Mulvaney Faces Uphill Battle on Defense Spending
By Sean Kennedy
January 2017 WasteWatcher
Incoming Office of Management and Budget (OMB) Director Rep. Mick Mulvaney (R-S.C.) will be tasked with developing plans to cut trillions of dollars in spending, based on the ideas being floated by the Trump transition team. While there are always challenges to implement such proposals, mostly from members of Congress, any suggestions to cut defense spending will face a particularly tough fight. However, Director Mulvaney should be a good fit for this effort. During his tenure in the House of Representatives, he established a track record of pushing to reduce both domestic and defense spending.
The first of his challenges in defense is the continued use of the Overseas Contingency Operations (OCO) account, which was created in 2001 to fund the war in Afghanistan and then Iraq. Over time, the OCO transitioned into a slush fund designed to inflate spending at the Department of Defense (DOD) far above the baseline budget and for purposes unrelated to America’s wars. For the past several years, members of Congress have used the OCO in an even more insidious manner: to bypass the sequestration restraints applied to the Pentagon under the Budget Control Act of 2011.
There is an appetite in Congress to increase funding of the OCO, despite a fiscal year 2016 funding level of $58.6 billion, which would make the OCO the equivalent of the fifth largest federal agency. On February 2, 2016, House Armed Services Chairman Mac Thornberry (R-Texas) called for an additional $23 billion for the OCO.
The permanent, annual use of the OCO represents a remarkably poor example of governance. Beyond the problems associated with using a loophole to fund the DOD and its operations, the ad-hoc nature of the OCO supplemental bill does not allow the Pentagon to factor the funding into its normal budgetary process, which involves planning for multiple years. Moreover, OCO funding has not declined in commensurate fashion with the U.S.’s reduced footprint in Afghanistan and Iraq.

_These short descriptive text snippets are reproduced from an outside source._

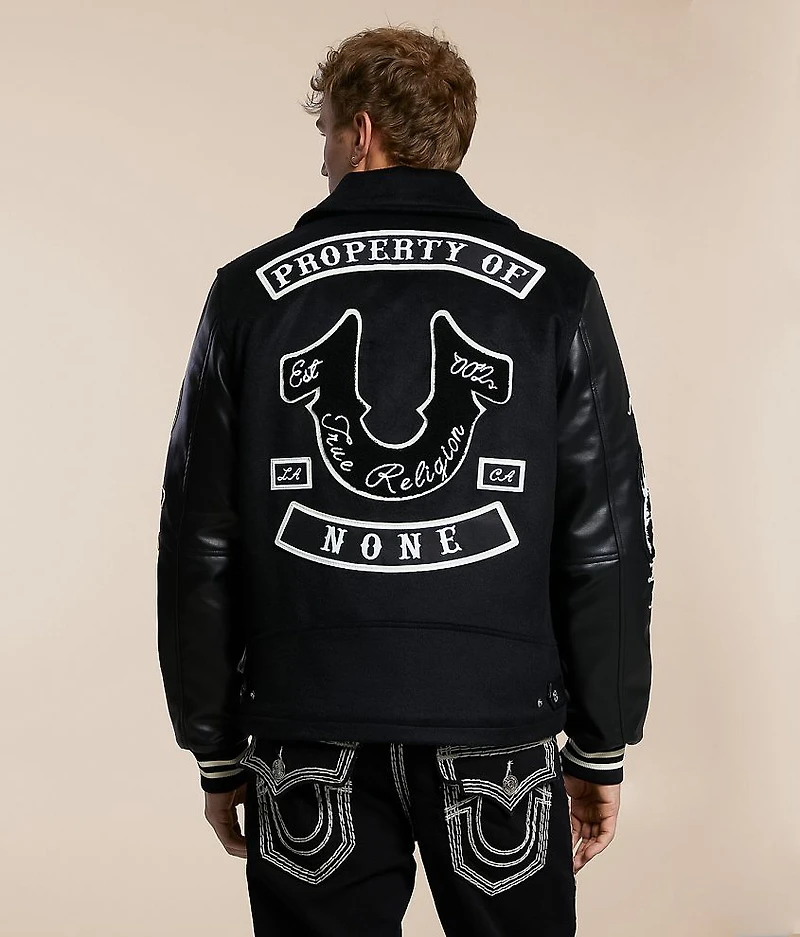 Biker Jacket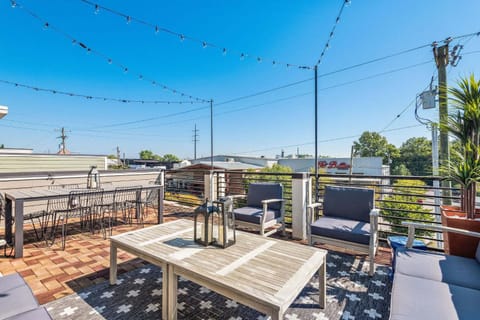 Patio, Balcony/Terrace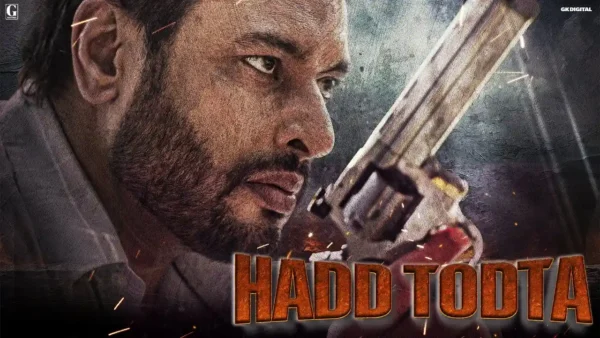 Hadd Todta Lyrics - Amrit Maan, Deep Jandu | New Song 2025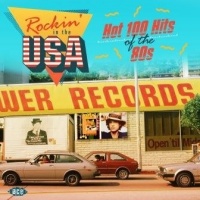 Ace Records UK Various Artists - Rockin In the USA: Hot 100 Hits of the 80s Photo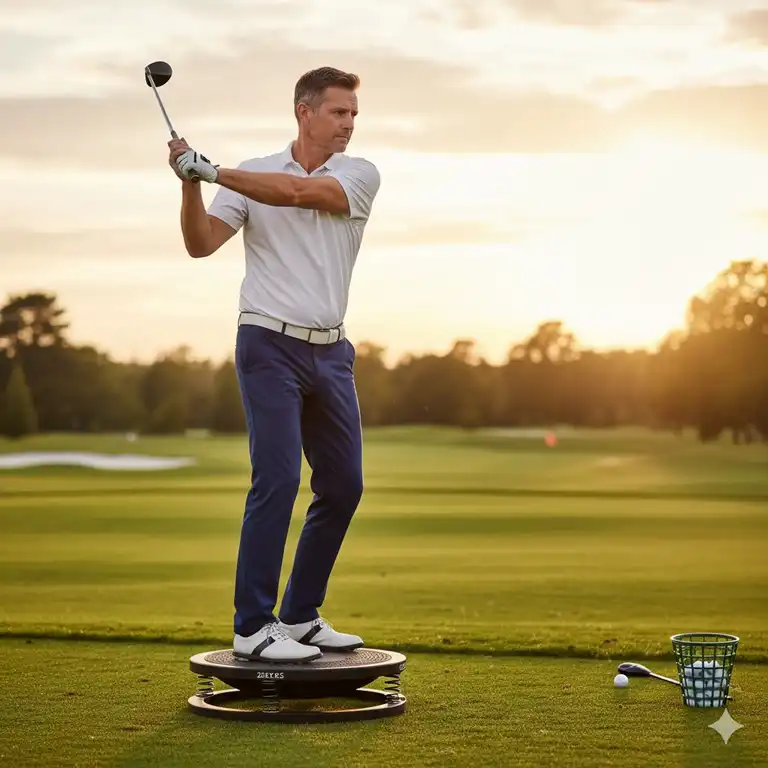 Golf Balance Trainer Tool: 7 erstaunliche Helfer für Ihr Spiel in 2025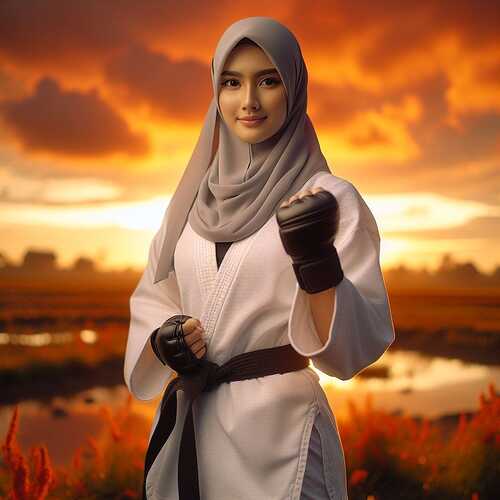 Hobi Berolahraga Sejak Saya Kecil fb ai grup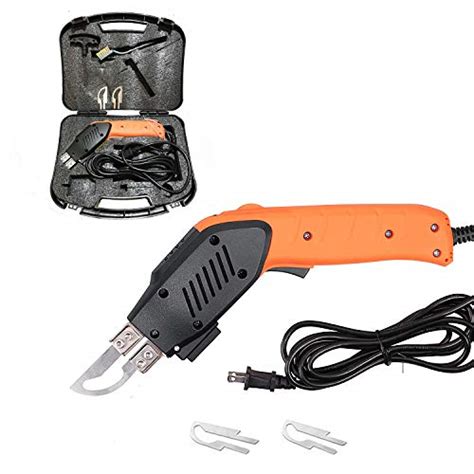 Buy JIADING Pro Electric Hot Knife Foam Cutter Styrofoam Cutting Tool Kit Air Cooled Electric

Thankfully, Director Mulvaney has experience in fighting the OCO. On May 18, 2016 then-Reps. Mulvaney and Chris Van Hollen (D-Md.), and Reps. Barbara Lee (D-Calif.) and Mark Sanford (R-S.C.), co-sponsored an amendment that would have clarified when military spending should be designated as contingency operations and properly be part of the OCO. A May 19, 2016 press release from Rep. Mulvaney stated, “I’ve worked for many years to bring attention to the slush fund that is the War Budget. It’s past time to do away with the slush fund entirely. While this amendment doesn’t go that far, yet, I’m proud to work with my colleagues to at least bring some accountability to how the Pentagon spends taxpayer dollars right now.” He offered a similar amendment in 2015.
A second major challenge for Director Mulvaney will be the big-ticket procurement items within the DOD, such as the F-35 Joint Strike Fighter (JSF) program. The JSF is currently $170 billion over budget and six years behind schedule. An April 14, 2015 Government Accountability Office report indicated that lifetime operation and support costs of the platform may total $1 trillion. On November 2, 2016, DOD officials stated the JSF would require a further $530 million just to finish development.
Remarkably, some inside the Pentagon do not appear overly concerned about the F-35. On December 19, Lieutenant General Christopher Bogdan, who heads the F-35 Program Office, claimed “This program is not out of control.” This stark example of institutional bias earned Lt. Gen. Bogdan Citizens Against Government Waste’s January Porker of the Month Award.
Of course, President Donald Trump has publicly disagreed with Lt. Gen. Bogdan’s assessment. In December 2016, he criticized the F-35 on Twitter, citing its cost overruns.
While the F-35 likely cannot be replaced, it was excoriated in April 2016 by Senate Armed Services Committee Chairman John McCain (R-Ariz.) as “a scandal and a tragedy.” The program serves as an important reminder of the dire need for defense procurement reform. This is especially true given the investment the DOD will make in the B-21, the Air Force’s next generation bomber, in the coming years. Director Mulvaney will have a difficult task constraining cost growth in the B-21 program, especially since members of Congress have already agreed to obscure the total cost of the aircraft from the public. In July 2016, the Senate House Armed Services Committee voted 19-7 to withhold this information from taxpayers.
While Director Mulvaney has demonstrated a willingness to tackle budgetary gimmicks and defense cost growth, given the Pentagon’s clout and attitudes in Congress, he faces a difficult task. Whether fairly or not, his success as OMB Director may be judged largely on his ability to reign in the OCO and defense spending.